### [Work task 1]
In the cyclopropylacetylene article, which solvent is used in the one-pot synthesis?
### [Work task 2]
List every hazard statement code in the cyclopropylacetylene article.
### [Work task 3]
Using the cyclopropylacetylene article, explain in one to three sentences how the earliest preparation turns cyclopropylmethylketone into cyclopropylacetylene.

-- Provided passage follows --

Cyclopropylacetylene
- Names: Preferred IUPAC name Ethynylcyclopropane

Identifiers
- CAS Number: 6746-94-7;
- 3D model (JSmol): Interactive image;
- ChemSpider: 122425;
- ECHA InfoCard: 100.102.389
- EC Number: 425-430-1;
- PubChem CID: 138823;
- UNII: CYA9F6WH2T;
- CompTox Dashboard (EPA): DTXSID80217795 ;

Properties
- Chemical formula: C_{5}H_{6}
- Molar mass: 66.103 g·mol^{−1}
- Appearance: colorless liquid
- Density: 0.781 g/cm^{3} at 25°C
- Boiling point: 51–53 °C (124–127 °F; 324–326 K)
- Hazards: GHS labelling:
- Pictograms: GHS02: Flammable GHS05: Corrosive
- Hazard statements: H225, H315, H319, H412
- Precautionary statements: P210, P273, P280, P305+P351+P338
- Flash point: −17 °C (1 °F; 256 K)

= Cyclopropylacetylene =

Cyclopropylacetylene is an hydrocarbon with the chemical formula C_{5}H_{6}. Under normal conditions, the substance is a colorless liquid. Cyclopropylacetylene is a precursor to pharmaceuticals and other organic compounds.

==Synthesis==
Several methods have been published on the synthesis of cyclopropylacetylene. The earliest preparation starts with the chlorination of cyclopropylmethylketone with phosphorus pentachloride. Thereafter, the reaction product, 1-cyclopropyl-1,1-dichloroethane, is converted into cyclopropylacetylene via double dehydrochlorination. This occurs in presence of a strongly basic solution, such as potassium tert-butoxide in dimethyl sulfoxide:

Synthesis scheme 1

However, the yield of this method is not substantial (20-25%). A one-pot synthesis of cyclopropylacetylene has been reported in which 5-chloro-1-pentyne reacts with n-butyl lithium or n-hexyl lithium. Cyclohexane is used as a solvent. The reaction is a metalation followed by a cyclization. The reaction product is then cooled, and an aqueous solution of ammonium chloride is added slowly. There is a two-phase mixture: a heavy water phase and a lighter organic phase containing cyclopropylacetylene.

Synthesis scheme 2

==Applications==
Cyclopropylacetylene is used as reagent in organic reactions. It is, for example, a building block of the antiretroviral and psychotropic drug efavirenz. It can also be used in the azide-alkyne Huisgen cycloaddition.

-- Provided passage concluded --
-- Data records follows --

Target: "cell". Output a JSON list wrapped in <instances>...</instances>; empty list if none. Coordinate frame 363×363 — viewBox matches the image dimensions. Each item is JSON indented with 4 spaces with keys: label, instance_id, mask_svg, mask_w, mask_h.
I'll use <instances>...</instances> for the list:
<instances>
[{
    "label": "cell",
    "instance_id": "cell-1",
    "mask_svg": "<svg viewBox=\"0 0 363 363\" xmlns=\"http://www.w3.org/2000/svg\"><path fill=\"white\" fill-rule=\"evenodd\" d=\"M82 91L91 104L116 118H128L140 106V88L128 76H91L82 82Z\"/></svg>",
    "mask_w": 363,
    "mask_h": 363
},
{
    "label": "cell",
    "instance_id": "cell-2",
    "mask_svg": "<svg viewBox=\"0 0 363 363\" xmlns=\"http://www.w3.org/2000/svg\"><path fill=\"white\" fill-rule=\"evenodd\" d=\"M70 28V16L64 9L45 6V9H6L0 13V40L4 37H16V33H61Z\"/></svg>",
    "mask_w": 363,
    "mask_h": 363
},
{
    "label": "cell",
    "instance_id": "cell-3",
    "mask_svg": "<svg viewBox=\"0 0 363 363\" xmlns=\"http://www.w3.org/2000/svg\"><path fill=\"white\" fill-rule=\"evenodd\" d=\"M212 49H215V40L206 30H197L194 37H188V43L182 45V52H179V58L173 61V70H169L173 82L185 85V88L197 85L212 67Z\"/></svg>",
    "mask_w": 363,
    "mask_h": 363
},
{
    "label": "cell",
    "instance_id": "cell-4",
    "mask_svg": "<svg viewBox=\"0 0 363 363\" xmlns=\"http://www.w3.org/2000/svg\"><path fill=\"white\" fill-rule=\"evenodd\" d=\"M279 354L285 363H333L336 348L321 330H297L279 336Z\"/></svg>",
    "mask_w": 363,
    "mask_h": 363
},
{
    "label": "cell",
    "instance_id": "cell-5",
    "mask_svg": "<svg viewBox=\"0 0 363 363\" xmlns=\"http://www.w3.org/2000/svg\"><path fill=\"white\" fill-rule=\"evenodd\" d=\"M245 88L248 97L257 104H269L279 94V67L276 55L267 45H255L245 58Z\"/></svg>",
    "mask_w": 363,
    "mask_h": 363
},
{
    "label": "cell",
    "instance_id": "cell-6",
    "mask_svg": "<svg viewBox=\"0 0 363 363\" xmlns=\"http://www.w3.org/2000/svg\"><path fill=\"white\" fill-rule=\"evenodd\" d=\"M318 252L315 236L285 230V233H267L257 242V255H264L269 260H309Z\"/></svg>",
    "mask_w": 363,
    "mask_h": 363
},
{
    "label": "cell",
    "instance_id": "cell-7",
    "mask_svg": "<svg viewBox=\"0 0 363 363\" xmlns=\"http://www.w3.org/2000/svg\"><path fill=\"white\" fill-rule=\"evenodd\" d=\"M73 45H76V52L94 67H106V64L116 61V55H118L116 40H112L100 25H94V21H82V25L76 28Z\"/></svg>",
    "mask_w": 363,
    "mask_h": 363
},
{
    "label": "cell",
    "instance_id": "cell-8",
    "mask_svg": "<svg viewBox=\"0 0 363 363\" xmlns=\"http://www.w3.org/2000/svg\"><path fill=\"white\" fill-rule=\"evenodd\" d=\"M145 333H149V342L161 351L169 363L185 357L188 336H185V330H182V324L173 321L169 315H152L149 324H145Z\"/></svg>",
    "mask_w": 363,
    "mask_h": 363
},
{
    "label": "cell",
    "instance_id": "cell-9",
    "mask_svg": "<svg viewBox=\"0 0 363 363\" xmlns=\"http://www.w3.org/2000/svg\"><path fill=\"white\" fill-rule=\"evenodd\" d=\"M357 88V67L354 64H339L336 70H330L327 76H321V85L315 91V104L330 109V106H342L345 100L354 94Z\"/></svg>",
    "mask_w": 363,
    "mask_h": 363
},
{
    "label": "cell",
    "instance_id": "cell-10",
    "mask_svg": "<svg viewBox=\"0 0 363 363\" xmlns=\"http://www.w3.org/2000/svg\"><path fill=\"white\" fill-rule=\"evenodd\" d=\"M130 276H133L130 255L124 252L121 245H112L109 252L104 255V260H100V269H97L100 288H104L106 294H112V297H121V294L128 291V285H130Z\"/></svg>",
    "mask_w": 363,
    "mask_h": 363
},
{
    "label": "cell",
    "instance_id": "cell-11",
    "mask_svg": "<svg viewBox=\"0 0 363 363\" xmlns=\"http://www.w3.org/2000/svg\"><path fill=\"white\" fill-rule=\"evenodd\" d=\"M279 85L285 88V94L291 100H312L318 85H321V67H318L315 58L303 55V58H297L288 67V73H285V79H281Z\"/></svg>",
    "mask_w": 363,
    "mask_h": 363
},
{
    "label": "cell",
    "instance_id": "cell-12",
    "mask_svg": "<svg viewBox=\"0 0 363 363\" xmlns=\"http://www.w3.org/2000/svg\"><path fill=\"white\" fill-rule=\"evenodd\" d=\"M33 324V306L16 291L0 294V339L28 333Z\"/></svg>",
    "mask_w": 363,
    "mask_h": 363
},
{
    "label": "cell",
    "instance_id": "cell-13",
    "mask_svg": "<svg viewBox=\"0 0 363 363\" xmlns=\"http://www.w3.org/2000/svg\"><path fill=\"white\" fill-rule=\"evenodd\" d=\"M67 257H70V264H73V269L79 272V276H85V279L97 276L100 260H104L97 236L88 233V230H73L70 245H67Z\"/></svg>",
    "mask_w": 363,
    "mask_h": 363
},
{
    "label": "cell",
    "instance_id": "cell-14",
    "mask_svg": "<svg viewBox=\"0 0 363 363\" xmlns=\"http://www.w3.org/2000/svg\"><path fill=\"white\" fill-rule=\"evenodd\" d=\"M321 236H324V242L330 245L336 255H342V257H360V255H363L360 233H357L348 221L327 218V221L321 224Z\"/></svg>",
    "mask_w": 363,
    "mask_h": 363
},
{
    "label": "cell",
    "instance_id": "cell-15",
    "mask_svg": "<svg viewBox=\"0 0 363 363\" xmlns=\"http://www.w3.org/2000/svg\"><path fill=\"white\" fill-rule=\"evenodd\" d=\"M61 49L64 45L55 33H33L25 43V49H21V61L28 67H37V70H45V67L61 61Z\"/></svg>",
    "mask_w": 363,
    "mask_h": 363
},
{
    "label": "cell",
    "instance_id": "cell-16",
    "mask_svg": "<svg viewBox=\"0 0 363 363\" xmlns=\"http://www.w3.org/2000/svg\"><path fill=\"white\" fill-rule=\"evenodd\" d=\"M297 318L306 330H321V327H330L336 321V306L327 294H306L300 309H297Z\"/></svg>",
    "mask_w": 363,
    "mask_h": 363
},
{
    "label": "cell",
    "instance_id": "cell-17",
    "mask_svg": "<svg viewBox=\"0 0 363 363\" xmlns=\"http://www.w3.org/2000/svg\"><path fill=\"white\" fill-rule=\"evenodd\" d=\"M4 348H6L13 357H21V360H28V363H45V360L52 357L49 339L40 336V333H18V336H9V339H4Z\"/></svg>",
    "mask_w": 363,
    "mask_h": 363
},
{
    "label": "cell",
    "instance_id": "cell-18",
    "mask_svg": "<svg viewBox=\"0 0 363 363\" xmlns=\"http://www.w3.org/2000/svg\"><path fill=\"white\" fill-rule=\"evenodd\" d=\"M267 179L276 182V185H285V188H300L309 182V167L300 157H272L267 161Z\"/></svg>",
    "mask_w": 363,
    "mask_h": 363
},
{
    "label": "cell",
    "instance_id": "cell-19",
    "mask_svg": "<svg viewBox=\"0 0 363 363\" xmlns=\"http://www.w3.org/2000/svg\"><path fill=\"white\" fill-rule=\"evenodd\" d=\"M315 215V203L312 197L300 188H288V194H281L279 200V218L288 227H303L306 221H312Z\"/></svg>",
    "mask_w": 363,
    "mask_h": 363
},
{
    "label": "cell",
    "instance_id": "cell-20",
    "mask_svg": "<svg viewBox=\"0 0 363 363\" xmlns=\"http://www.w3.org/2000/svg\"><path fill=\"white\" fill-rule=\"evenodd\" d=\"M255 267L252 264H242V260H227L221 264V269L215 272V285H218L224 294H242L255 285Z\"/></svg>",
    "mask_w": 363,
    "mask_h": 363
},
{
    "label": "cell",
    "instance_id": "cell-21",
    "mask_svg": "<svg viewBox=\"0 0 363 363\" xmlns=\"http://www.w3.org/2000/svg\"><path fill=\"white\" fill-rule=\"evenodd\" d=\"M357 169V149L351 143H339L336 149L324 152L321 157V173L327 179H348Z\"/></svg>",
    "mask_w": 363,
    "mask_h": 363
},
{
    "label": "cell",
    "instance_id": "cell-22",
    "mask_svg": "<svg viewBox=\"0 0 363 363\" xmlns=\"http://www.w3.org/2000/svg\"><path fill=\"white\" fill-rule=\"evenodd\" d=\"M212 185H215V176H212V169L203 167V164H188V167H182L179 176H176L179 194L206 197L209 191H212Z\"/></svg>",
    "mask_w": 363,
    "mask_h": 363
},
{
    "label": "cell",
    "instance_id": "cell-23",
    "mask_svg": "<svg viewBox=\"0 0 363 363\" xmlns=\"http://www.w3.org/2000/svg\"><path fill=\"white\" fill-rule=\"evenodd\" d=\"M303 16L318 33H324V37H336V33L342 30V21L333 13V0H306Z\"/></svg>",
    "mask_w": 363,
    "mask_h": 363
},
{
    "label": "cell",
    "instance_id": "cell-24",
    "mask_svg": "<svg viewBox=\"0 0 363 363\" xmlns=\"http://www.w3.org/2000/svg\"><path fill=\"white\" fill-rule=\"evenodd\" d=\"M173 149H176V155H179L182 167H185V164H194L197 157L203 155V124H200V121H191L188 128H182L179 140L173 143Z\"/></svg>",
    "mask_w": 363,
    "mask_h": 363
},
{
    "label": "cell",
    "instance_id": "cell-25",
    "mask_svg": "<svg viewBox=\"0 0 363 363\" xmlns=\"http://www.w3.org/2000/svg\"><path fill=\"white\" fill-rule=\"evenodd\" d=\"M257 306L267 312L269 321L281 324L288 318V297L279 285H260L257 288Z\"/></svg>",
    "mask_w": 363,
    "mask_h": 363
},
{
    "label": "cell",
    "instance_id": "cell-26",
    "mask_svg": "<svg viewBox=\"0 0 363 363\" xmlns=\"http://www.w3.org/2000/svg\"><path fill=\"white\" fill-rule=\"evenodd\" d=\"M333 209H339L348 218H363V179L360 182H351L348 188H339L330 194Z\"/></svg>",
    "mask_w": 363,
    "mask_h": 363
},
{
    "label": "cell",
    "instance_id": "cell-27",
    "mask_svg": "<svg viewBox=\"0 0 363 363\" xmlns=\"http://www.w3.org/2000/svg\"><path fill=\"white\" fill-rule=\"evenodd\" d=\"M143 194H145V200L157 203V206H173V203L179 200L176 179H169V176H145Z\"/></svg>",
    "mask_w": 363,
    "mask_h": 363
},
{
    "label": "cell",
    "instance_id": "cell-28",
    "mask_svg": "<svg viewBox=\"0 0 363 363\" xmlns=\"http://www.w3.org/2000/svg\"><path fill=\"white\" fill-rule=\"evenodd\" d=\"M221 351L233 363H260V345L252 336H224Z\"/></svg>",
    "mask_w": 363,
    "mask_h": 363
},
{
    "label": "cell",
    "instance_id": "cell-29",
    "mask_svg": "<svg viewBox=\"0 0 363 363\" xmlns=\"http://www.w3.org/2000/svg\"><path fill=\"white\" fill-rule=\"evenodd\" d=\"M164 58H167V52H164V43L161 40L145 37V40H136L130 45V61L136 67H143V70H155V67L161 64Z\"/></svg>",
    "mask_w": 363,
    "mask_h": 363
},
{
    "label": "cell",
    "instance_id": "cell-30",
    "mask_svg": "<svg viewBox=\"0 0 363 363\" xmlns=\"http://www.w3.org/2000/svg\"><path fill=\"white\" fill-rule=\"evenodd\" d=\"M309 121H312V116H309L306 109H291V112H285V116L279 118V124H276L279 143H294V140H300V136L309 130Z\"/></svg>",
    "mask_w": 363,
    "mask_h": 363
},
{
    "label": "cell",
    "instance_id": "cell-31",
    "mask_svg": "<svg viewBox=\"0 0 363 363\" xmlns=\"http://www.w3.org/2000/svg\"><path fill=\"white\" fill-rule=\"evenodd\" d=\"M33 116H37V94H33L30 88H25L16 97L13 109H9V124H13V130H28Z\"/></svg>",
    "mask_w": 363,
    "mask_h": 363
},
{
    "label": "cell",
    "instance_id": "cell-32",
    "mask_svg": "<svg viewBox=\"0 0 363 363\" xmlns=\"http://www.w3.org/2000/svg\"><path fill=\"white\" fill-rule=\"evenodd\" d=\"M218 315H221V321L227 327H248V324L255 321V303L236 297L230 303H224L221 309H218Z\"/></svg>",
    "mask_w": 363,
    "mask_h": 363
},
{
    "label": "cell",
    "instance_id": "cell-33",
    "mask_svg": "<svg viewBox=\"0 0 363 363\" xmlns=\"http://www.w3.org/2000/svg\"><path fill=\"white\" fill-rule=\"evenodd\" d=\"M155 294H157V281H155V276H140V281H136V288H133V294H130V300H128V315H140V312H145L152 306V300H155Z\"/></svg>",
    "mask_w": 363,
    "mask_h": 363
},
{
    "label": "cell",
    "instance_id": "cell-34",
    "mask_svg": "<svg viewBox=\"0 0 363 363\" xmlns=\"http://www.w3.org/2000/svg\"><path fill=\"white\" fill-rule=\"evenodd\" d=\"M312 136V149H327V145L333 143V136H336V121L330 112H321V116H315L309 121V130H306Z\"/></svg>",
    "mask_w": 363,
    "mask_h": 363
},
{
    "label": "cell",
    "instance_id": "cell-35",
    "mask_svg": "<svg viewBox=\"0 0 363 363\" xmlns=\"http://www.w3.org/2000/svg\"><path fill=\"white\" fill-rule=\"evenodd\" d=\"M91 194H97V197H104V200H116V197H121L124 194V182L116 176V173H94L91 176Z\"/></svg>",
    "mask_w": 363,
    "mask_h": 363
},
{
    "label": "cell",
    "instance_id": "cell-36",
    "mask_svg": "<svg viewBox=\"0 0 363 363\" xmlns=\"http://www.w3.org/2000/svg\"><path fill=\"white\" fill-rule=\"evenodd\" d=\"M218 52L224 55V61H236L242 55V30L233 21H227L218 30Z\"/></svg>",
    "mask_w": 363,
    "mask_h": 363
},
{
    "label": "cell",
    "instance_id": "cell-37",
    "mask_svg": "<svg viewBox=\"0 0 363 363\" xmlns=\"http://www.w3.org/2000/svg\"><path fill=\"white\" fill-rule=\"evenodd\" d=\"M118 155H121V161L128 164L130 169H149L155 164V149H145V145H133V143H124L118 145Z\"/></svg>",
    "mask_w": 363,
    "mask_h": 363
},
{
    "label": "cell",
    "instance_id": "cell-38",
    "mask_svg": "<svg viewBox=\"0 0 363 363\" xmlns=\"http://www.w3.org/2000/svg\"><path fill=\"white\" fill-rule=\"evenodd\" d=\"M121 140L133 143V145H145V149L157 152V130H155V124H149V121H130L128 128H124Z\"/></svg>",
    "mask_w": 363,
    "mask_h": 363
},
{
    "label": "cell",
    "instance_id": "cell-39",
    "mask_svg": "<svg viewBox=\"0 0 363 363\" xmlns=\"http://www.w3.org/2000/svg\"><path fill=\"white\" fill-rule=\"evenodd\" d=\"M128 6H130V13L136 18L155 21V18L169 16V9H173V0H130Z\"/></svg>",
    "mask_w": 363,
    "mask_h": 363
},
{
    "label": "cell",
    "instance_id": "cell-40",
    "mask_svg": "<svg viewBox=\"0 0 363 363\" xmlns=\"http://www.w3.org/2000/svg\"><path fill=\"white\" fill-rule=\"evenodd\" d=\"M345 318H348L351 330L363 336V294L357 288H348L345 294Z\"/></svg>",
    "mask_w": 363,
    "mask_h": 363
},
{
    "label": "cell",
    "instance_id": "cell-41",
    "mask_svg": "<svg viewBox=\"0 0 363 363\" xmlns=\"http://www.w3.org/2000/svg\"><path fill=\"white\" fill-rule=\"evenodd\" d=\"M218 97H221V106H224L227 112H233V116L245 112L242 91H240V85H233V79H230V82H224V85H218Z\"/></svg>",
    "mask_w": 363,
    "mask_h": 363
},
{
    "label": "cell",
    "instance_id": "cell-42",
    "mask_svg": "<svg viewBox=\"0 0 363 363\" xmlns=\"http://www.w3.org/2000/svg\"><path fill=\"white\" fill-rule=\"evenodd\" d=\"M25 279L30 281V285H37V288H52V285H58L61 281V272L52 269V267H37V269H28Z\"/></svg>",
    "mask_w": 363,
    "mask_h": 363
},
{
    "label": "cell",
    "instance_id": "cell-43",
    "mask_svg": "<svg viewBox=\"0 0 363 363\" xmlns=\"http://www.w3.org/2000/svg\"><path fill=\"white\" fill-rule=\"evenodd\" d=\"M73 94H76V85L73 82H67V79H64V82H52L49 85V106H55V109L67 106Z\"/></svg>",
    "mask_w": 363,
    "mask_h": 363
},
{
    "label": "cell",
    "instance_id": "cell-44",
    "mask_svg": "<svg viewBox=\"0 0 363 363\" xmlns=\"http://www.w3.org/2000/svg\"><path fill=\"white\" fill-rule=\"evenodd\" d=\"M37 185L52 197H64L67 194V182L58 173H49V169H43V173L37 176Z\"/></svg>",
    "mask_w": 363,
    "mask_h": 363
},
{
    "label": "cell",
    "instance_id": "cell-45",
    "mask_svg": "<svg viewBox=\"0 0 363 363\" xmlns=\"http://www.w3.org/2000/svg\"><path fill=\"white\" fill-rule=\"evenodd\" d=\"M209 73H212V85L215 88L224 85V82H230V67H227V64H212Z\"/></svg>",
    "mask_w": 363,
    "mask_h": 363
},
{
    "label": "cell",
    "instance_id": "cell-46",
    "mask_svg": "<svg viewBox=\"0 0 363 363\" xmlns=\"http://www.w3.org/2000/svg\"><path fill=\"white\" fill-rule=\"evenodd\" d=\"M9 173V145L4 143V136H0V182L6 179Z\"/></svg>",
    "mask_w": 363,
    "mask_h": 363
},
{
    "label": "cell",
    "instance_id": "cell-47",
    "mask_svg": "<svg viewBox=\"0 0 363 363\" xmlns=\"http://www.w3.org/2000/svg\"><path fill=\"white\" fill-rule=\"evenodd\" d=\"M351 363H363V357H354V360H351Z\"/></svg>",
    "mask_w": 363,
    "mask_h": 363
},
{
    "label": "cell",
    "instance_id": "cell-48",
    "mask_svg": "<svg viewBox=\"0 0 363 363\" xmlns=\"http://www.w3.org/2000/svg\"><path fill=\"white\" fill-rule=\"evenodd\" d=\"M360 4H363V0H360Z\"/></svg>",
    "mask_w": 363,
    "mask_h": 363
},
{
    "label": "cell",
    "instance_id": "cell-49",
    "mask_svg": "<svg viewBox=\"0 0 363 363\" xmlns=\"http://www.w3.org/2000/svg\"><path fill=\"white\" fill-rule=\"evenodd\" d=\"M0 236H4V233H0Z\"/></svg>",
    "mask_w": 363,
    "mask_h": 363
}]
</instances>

-- Data records concluded --

### [Answer 1]
Cyclohexane.

### [Answer 2]
H225, H315, H319, H412

### [Answer 3]
Cyclopropylmethylketone is first chlorinated with phosphorus pentachloride, which gives 1-cyclopropyl-1,1-dichloroethane. A double dehydrochlorination in a strongly basic solution, such as potassium tert-butoxide in dimethyl sulfoxide, then converts this product into cyclopropylacetylene.